Далеко еще нам, веселым и голодным, до зеленых лугов, но вот уже сидит на проталине первый черный скворец, и первый подснежник удивленно проклюнулся из-под снега на белый свет. Слушая музыку, я чую младенческую беспомощность этого крохотного зеленого существа. Но какова сила ничему не подвластной, неукротимой и вечной жизни! Везде белоснежный слепящий холод, а наш пострел везде поспел. Вокруг белые, окаменелые от мороза пласты снегов, а тут на малой проталинке, на усторонье от полярного дыху, на прозрачной закраинке плавится и отступает ледяной панцирь, меняясь на обнаженную землю каплю за каплей. И он — младенчик-подснежник, — не успев проклюнуться из земли, уже заторопился цвести…
«Жизнь сильнее смерти» просится на бумагу банальная фраза, и я уступаю, запускаю ее туда, хотя знаю, что сопоставление понятий жизни и смерти неправомерно. Ведь смерть — это всего лишь часть Жизни. Зачем же я поддаюсь искушению, уравнивая в правах целое и составную его часть? Вычеркнуть фразу, и дело с концом! «Да ведь она уже написана и живет помимо тебя, — гундосит голос со стороны. — Справедливо ли будет бороться с тем, что живет помимо тебя? И фраза, кажется, не твоя, она позаимствована». Хитрец… Он, этот голос со стороны, всегда сбивает тебя с ритма, раздваивает, расширяет сознание. Разделяет и властвует. «Душа бессмертна», — утешаю себя, но меня снова одолевают сомнения. Сердце жаждет материального воплощения этой вечности, и я никак не могу смириться. Вот, речь не о собственной смерти (о ней я думаю почему-то совсем спокойно), речь — о предстоящей, такой близкой смерти мамы или, уже свершившейся, друзей. Я не могу принять смерть и понять ее, я протестую! Даже гибель очередного соседского пса, расстрелянного на шапку и тотчас пропитого, вызывает в душе разлад. А что говорить о смерти Яшина, Шукшина, Селезнева, Рубцова, Передреева? До сих пор не могу заставить себя сесть и написать воспоминания, все изворачиваюсь, ищу новые способы примирения с гнусной действительностью. Вот и сейчас пришла в голову подлая мысль, мол, нет разницы между твоими умершими друзьями и теми, которые живут далеко от тебя. Мол, не одно ли и то же: голос с магнитофона (давно умершего) и голос в телефонной трубке ныне здравствующего?

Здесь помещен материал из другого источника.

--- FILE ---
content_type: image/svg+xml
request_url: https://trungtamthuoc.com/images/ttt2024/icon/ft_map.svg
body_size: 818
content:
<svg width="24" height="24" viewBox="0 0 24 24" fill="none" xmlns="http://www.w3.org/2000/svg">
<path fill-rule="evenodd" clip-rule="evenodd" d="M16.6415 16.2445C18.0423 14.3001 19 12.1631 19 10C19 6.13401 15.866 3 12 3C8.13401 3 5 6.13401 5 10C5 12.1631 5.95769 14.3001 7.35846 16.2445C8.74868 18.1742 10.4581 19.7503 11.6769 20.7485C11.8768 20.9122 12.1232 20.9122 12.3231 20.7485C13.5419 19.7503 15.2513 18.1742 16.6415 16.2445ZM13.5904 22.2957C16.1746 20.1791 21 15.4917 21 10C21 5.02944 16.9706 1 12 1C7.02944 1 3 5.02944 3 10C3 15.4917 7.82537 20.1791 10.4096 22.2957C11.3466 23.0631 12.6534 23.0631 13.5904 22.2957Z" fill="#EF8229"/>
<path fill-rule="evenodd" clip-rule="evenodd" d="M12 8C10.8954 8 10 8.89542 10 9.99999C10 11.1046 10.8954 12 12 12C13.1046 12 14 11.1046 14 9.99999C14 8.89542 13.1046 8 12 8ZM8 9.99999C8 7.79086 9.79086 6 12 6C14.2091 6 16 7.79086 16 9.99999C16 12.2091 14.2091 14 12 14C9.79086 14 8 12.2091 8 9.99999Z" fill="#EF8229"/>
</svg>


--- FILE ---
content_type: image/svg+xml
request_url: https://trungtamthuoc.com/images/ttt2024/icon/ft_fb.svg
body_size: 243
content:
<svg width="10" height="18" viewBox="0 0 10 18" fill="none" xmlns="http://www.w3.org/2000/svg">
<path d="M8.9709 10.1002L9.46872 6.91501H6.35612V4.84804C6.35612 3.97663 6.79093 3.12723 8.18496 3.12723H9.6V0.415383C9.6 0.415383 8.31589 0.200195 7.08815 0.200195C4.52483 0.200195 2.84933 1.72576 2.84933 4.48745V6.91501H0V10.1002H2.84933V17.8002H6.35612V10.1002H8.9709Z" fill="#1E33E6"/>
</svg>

Дьявольщина… Мимолетное, но далеко не безобидное искушение. Мне стыдно. Я хватаю телогрейку, шапку, кое-как наматываю портянки и обуваю кирзовые солдатские сапоги. Выключаю Чайковского на «Апреле» и выбегаю из дома.
На улице август. В ушах еще журчит апрельский жаворонок Петра Ильича Чайковского. Не улетел, хотя ты вроде бы и не слушал его в минуту печальных раздумий. Говорят, что в Подмосковье уже несколько лет не слышно веселого голоса жаворонка. Выходит, что Чайковский и Алексей Черкасов спасли душу крохотной птички русских полей, увековечили ее в удивительных звуках. Исчезнув из жизни, жаворонок, подобно алябьевскому соловью, поет и трепещет в бессмертном и высоком небе искусства. Впрочем, соловья Чайковский тоже, кажется, увековечил… Но кто и каким способом вылавливает и душит полевых и лесных певцов? В наших краях они еще живут кое-где, весной еще можно кое-где их услышать. Какое торжество жизни, какой восторг слышен в захлебывающихся звуках жаворонка, когда он отвесно и как бы поэтажно, раз за разом поднимается в небо вместе с собственной песней! Может быть, весной я уже не услышу своего вологодского жаворонка, стальные силки прогресса давят и не таких беззащитных певцов, А что такое прогресс, я постигаю и здесь на каждом шагу…
Осенняя ночь едет на семерне, и ночью прошла гроза. Я знаю, что прошла последняя гроза в этом году, больше не будет. Надо было одеться и выйти из дома, а я поленился даже проснуться.